1 Introduction

Project EDIFES now has 779 cleaned building datasets ingested into HBase and (around) 20 working building markers. The purpose of this report is to document preliminary work towards a complete cross-sectional study of all buildings and markers.

1.1 Data Characteristics

  • Total of 779 buildings
  • 209 buildings have square feet readings
    • 92 of these are ‘accurate’ and 117 are estimated
  • 424 buildings have a standardized building type
  • 155 buildings have number of floors information

1.2 Markers

Markers constantly change and results presented here reflect markers as of 12/1/2017.

  • Markers run on all building are as follows
    • Heating Type
    • EUI (where applicable)
    • Effective Thermal Resistance (where applicable)
    • Base-to-Peak Ratio
    • Summary Statistics
    • Data Quality Check
    • HVAC Size
    • HVAC Schedule
  • Additional analysis covers
    • Climate zone (kgcz and ASHRAE) distribution
    • Annual Consumption
    • Correlations between weather conditions and electricity consumption

2 Building Types

Results were obtained via the StandardizeBuildingTypes function written by Shreyas Kamath.

Standardized Building Types
type count
Banking 1
Educational 74
Entertainment 10
Food Sales & Service 34
Healthcare 33
Industrial 32
Office 41
Other 25
Public services 15
Retail 106
Services 25
Skyscraper 15
Storage 7
Utilities 6

Completely pointless wordcloud of building types.

3 Climate Zone Distribution

Results were obtained via functions I wrote for kgcz (mrk-climate_identifier.R) and ASHRAE (mrk-get_ashrae_cz.R) climate zone identification from latitude and longitude. The KGCZ is based on latitude and longitude with 0.5 degree precision, and the ASHRAE climate zone is based on querying the United States Census Bureau API to retrieve the county and matching that to a list of counties and climate zones.

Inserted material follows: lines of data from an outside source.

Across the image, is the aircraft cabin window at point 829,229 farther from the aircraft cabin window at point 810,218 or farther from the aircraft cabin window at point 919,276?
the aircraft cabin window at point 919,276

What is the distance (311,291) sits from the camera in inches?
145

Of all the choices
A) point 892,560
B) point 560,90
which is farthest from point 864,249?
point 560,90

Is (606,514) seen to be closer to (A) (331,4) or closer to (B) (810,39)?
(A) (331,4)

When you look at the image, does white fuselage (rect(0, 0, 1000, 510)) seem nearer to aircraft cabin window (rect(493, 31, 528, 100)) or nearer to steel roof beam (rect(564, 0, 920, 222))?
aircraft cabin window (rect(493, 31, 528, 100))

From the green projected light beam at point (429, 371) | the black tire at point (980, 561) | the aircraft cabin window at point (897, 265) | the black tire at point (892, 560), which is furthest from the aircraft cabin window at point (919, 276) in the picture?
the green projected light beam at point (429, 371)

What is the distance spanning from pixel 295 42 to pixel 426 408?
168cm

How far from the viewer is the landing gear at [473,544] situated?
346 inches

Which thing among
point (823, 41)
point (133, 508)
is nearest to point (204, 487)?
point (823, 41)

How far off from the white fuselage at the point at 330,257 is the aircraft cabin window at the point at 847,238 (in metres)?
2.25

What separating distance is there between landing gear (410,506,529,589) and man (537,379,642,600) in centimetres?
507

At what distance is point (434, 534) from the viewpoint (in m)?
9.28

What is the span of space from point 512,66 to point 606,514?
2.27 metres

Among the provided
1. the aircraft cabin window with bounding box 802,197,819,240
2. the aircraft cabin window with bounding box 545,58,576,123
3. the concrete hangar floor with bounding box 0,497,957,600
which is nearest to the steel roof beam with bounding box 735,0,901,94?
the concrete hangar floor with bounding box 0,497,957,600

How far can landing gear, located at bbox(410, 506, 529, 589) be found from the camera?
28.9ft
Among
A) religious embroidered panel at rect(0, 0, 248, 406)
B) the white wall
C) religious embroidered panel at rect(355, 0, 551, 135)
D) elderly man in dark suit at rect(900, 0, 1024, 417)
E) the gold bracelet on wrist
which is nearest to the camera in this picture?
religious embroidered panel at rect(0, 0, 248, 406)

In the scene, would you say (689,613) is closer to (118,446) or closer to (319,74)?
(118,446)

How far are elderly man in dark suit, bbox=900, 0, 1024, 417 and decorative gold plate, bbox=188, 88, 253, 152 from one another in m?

3.1 Koppen Geiger Climate Zones

Image to orient ourselves.

3.1.1 Table of KGCZ climate zone counts

KGCZ Counts
kgcz count
BSh 10
BSk 14
BWh 1
BWk 1
Cfa 424
Cfb 14
Csa 17
Csb 54
Dfa 163
Dfb 78

3.1.2 Plot of KGCZ Distribution

  • 75% of building occurs in just 2 climate zones, Cfa and Dfa.
  • 4 climate zones have over 30 buildings (level of statistical significance according to the central limit theorem)

3.2 ASHRAE Climate Zones

Image to orient ourselves

3.2.1 Table of ASHRAE Climate Zones

ASHRAE CZ Counts
a_cz count
2A 5
2B 2
3A 2
3B 32
3C 58
4A 425
4C 6
5A 242
5B 1

3.2.2 Plot of ASHRAE Climate Zone Distributions

  • 85.6% of buildings are in two climate zones, 4A and 5A
  • 4 climate zones with more than 30 buildings

4 Data Quality

Data quality check building currently does not work for 35 datasets (all those with 1 minute interval data).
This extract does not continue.